# Exercise
Start to finish, return the listing below exactly, pictures excluded.

** Opening Source data block **

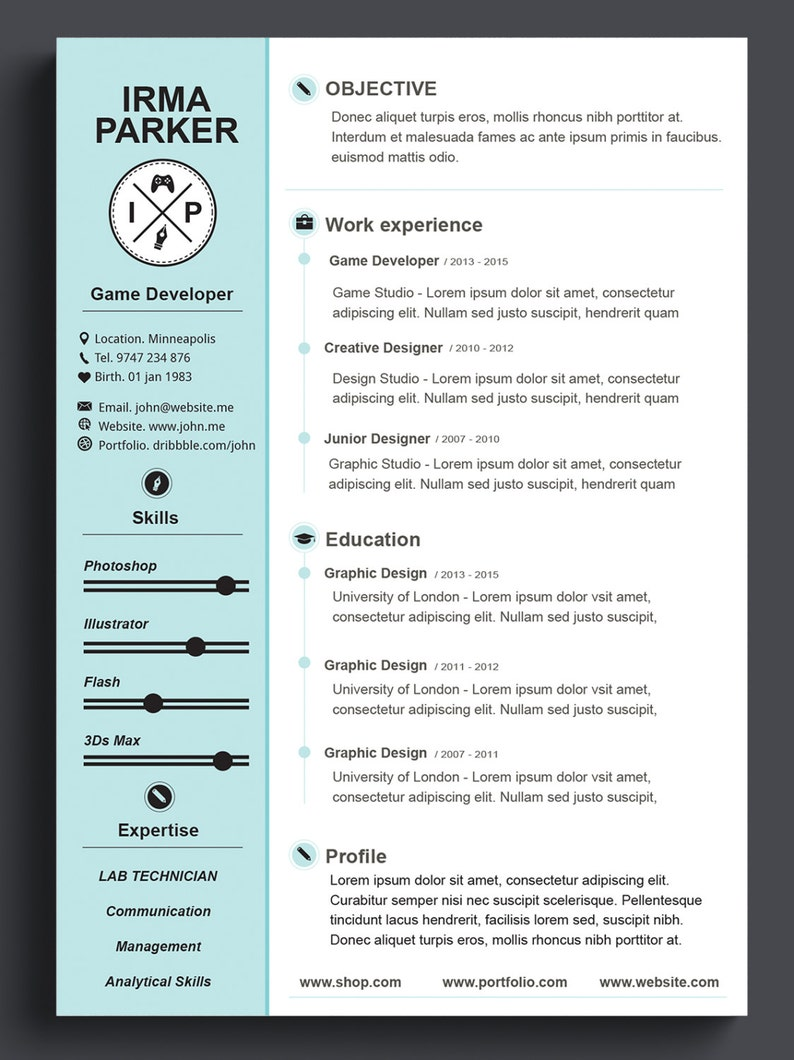 Custom Resume Template CV Photoshop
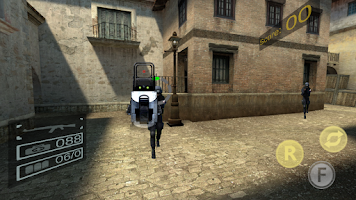 Screenshot of SWAT Shooter -unreal Overkill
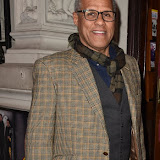 OIC - ENTSIMAGES.COM - Gary Wilmot at the  Press night for The Comedy About A Bank Robbery in London April 21st 2016 Photo Mobis Photos/OIC 0203 174 1069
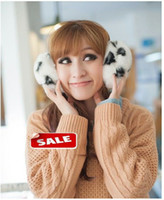 Wholesale 2013 New Arrival Fashion Cute Winter Fur Women s and Children s Ear Muff Lip Print pattern For years old to Adult per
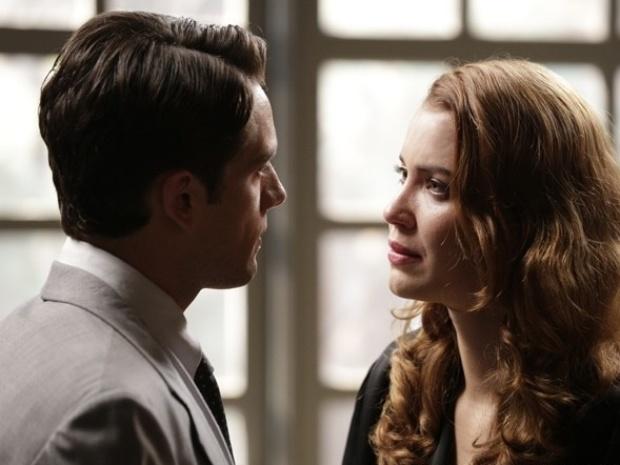 """Em """"Joia Rara"""", Viktor descobre que Ernest pode ser o assassino de sua ..."""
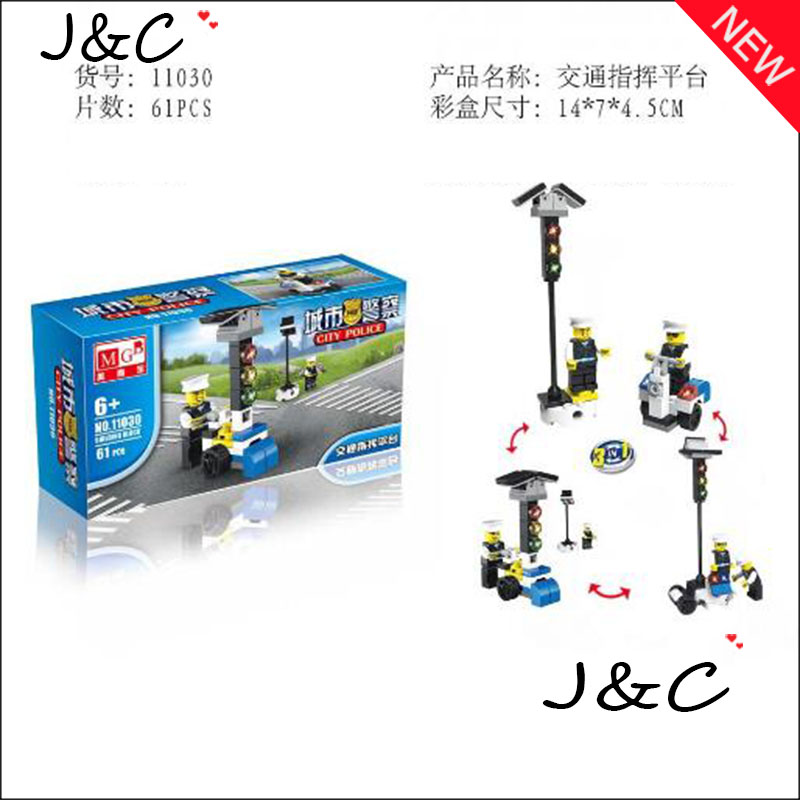 Free Shipping 3 IN1 Educational Building Blocks Compatible Police Story Minifigure Boys Bricks Toys Bricks Juguetes Kids Toys<br><br>Aliexpress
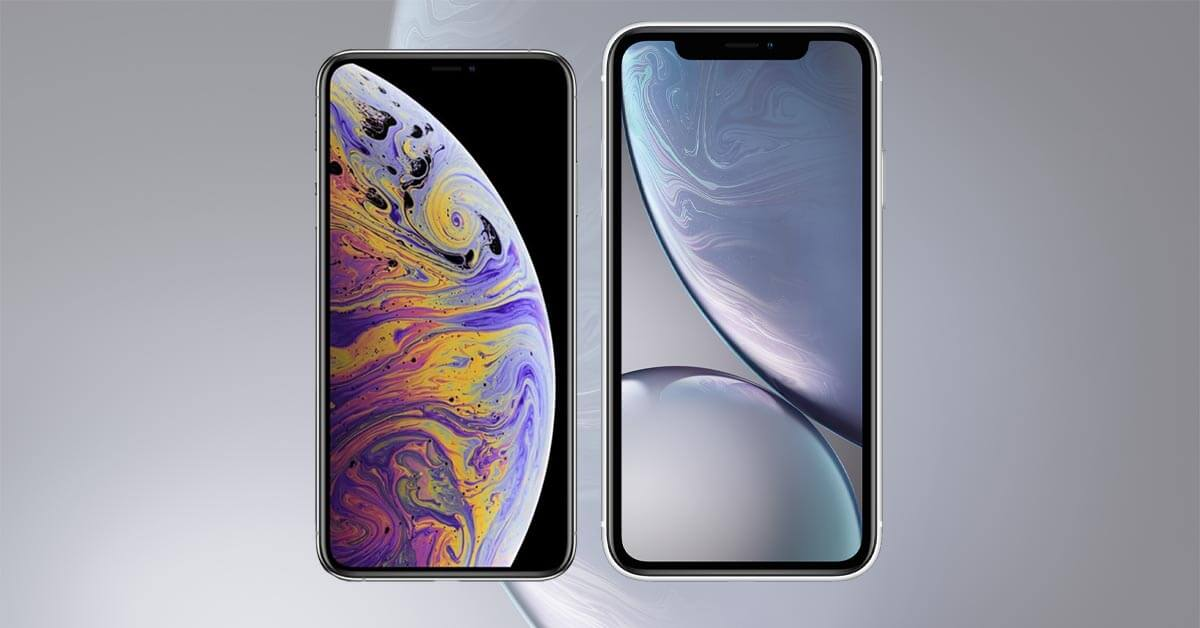 Verschil iPhone XS en XR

** Closing Source data block **

# Response below
 Custom Resume Template CV Photoshop
 Screenshot of SWAT Shooter -unreal Overkill
 OIC - ENTSIMAGES.COM - Gary Wilmot at the  Press night for The Comedy About A Bank Robbery in London April 21st 2016 Photo Mobis Photos/OIC 0203 174 1069
 Wholesale 2013 New Arrival Fashion Cute Winter Fur Women s and Children s Ear Muff Lip Print pattern For years old to Adult per
 """Em """"Joia Rara"""", Viktor descobre que Ernest pode ser o assassino de sua ..."""
 Free Shipping 3 IN1 Educational Building Blocks Compatible Police Story Minifigure Boys Bricks Toys Bricks Juguetes Kids Toys<br><br>Aliexpress
 Verschil iPhone XS en XR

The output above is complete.